As such, this example demonstrates a sort-of Last-Come-First-Served (LCFS) approach.

Calculate the three metrics for the result of the preemption example, above: Throughput, AJWT, and AJCT.

Apply cooperative FCFS and SJF scheduling to the new example tasks and calculate the necessary metrics. Compare the results to the preemptive LCFS.

Priority-based scheduling

At this point we could try a SJF approach with preemption (which here would be called shortest-remaining-time-first). Although this a perfectly fine exercise (wink), in practice estimating the duration of a job is not an easy task, as even the program itself typically doesn’t know how long it will run for! The OS could base itself on earlier runs of the program (or similar programs), or on the length of the program, but it remains guesswork. As such, SJF is rarely used in practice. In our example, it also wouldn’t be the perfect approach, since both T1 and T3 have equal (estimated) durations, and it wouldn’t help the OS to decide which should be run first. Put differently, the scheduler wouldn’t be deterministic.

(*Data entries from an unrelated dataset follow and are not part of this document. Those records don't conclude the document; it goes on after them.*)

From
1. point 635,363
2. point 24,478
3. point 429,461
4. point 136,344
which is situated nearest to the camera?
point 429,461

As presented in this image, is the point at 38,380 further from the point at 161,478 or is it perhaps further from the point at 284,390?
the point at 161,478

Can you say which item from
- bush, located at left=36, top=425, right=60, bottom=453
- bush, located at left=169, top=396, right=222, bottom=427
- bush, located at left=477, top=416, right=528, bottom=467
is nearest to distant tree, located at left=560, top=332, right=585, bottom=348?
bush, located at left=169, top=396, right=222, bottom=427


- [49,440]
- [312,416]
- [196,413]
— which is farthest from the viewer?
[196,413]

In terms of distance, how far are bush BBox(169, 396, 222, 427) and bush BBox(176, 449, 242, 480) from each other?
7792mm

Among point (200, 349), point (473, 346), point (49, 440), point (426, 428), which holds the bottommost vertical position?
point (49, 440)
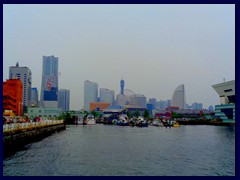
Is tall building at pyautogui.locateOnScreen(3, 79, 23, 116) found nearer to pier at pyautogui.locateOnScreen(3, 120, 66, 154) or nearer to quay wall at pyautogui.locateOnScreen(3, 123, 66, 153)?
quay wall at pyautogui.locateOnScreen(3, 123, 66, 153)

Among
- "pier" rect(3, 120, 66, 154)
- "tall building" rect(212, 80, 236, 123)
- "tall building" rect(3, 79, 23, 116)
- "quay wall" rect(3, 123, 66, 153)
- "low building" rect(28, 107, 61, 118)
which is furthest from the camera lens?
"low building" rect(28, 107, 61, 118)

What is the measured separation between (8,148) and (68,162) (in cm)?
1039

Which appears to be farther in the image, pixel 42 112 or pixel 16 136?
pixel 42 112

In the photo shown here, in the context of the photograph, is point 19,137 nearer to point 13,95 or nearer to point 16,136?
point 16,136

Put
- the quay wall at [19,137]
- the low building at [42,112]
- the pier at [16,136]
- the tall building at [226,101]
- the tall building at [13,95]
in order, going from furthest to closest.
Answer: the low building at [42,112] < the tall building at [226,101] < the tall building at [13,95] < the pier at [16,136] < the quay wall at [19,137]

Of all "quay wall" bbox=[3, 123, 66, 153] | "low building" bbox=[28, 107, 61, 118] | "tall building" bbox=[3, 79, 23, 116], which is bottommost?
"quay wall" bbox=[3, 123, 66, 153]

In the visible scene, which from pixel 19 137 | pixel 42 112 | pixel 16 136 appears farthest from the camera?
pixel 42 112

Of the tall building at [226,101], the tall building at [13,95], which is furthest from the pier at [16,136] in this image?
the tall building at [226,101]

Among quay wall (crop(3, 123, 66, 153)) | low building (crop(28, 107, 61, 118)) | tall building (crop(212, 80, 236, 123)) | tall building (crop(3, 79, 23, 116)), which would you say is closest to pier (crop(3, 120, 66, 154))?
quay wall (crop(3, 123, 66, 153))

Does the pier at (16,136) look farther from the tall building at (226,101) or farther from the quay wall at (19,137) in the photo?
the tall building at (226,101)

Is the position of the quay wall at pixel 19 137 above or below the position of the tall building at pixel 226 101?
below

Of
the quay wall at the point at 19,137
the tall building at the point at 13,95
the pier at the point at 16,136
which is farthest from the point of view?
the tall building at the point at 13,95

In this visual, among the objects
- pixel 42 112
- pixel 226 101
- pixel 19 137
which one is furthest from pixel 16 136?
pixel 42 112
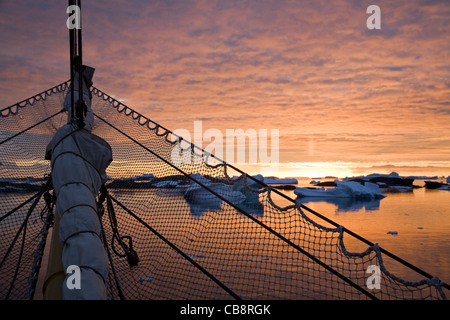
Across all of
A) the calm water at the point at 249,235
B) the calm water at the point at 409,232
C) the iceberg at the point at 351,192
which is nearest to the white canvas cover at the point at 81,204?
the calm water at the point at 249,235

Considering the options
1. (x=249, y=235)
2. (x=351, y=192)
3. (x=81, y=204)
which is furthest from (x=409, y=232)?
(x=81, y=204)

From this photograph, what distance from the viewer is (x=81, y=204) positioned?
2.04 meters

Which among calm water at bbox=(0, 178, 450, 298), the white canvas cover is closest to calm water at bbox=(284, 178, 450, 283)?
calm water at bbox=(0, 178, 450, 298)

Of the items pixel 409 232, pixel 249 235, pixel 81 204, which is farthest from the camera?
pixel 409 232

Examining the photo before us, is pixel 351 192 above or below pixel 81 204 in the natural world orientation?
below

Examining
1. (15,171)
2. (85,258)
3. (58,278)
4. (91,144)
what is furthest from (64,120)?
(85,258)

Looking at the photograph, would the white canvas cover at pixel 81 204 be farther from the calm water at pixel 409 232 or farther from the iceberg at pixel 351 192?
the iceberg at pixel 351 192

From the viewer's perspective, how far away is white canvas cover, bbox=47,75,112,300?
1.65m

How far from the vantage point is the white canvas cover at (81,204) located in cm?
165

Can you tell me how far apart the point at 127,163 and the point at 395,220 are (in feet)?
38.1

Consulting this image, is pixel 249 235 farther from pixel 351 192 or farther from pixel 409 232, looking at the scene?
pixel 351 192

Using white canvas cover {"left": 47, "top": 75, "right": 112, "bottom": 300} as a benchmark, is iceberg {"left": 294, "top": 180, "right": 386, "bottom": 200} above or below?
below

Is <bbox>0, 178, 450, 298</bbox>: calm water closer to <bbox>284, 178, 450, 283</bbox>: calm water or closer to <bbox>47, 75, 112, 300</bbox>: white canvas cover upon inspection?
<bbox>284, 178, 450, 283</bbox>: calm water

A more practical approach is priority-based scheduling. In this setup, you can assign a given priority to each task, and have jobs with higher priority run before those of lower priority. This still leaves some uncertainty/non-determinism for processes with the same priority, but it’s a good first approach.

Let’s assume the priorities as mentioned in the image below. Try to complete the graph with the correct scheduler decision.

Preemptive scheduling.

As can be seen from the example above, this approach might hold a potential risk: starvation. Some jobs with lower priority (in our case T1) might not get any processor time until all other processes are done: they starve. One solution for starvation is priority ageing. This mechanism allows the priority of a job to increase over time in case of starvation, leading to the job eventually being scheduled. The actual priority thus becomes a function of the original priority and the age of the task. Again, as you can imagine, there are several ways to do this priority ageing (for example at which time intervals to update the priority and by how much, or by how/if you change the priority after the task has been scheduled for its first time slot). We will later see how this is practically approached in Linux.

Round-Robin scheduling

As you can see, scheduling algorithms can get quite complex and it’s not always clear which approach will give the best results for any given job load. As such, it might be easier to just do the simplest preemptive scheduling we can think of: switch between tasks at fixed time intervals in a fixed order (for example ordered by descending Task start time). This is called Round-Robin scheduling (RR).

As such, RR allows multiple tasks to effectively time-share the processor. The smallest amount of time that a job can stay on the processor is called a time quantum or time slice. Typically the duration of a time slice in a modern OS is between 10 and 100 ms. All jobs in the ready queue get assigned a time slice in a circular fashion. An (unrealistic) example with a time slice of 1s is shown below:

Round Robin scheduling.

Calculate the three metrics for the result of the preemption example, above: Throughput, AJWT, and AJCT.

As can be seen from the example above, RR also has some downsides. While each task gets some CPU time very early on (low AJWT), the average completion time (AJCT) is of course very high, as all tasks are interrupted several times. If we were to compute CPU efficiency, this would also be lowest here, due to the high amount of context switches between tasks.

A preemptive scheduler does not wait until a task yields the CPU, but interrupts its execution after a single time slice (or, in previous examples, when a new task arrives). This does NOT mean however that a task cannot yield the CPU !!!

Another way of putting it is: a job can either run until the time slice has run out (this is when the scheduler interrupts the job) or until the job itself yields the processor. In practice, both of course happen often during normal executing of tasks in an OS.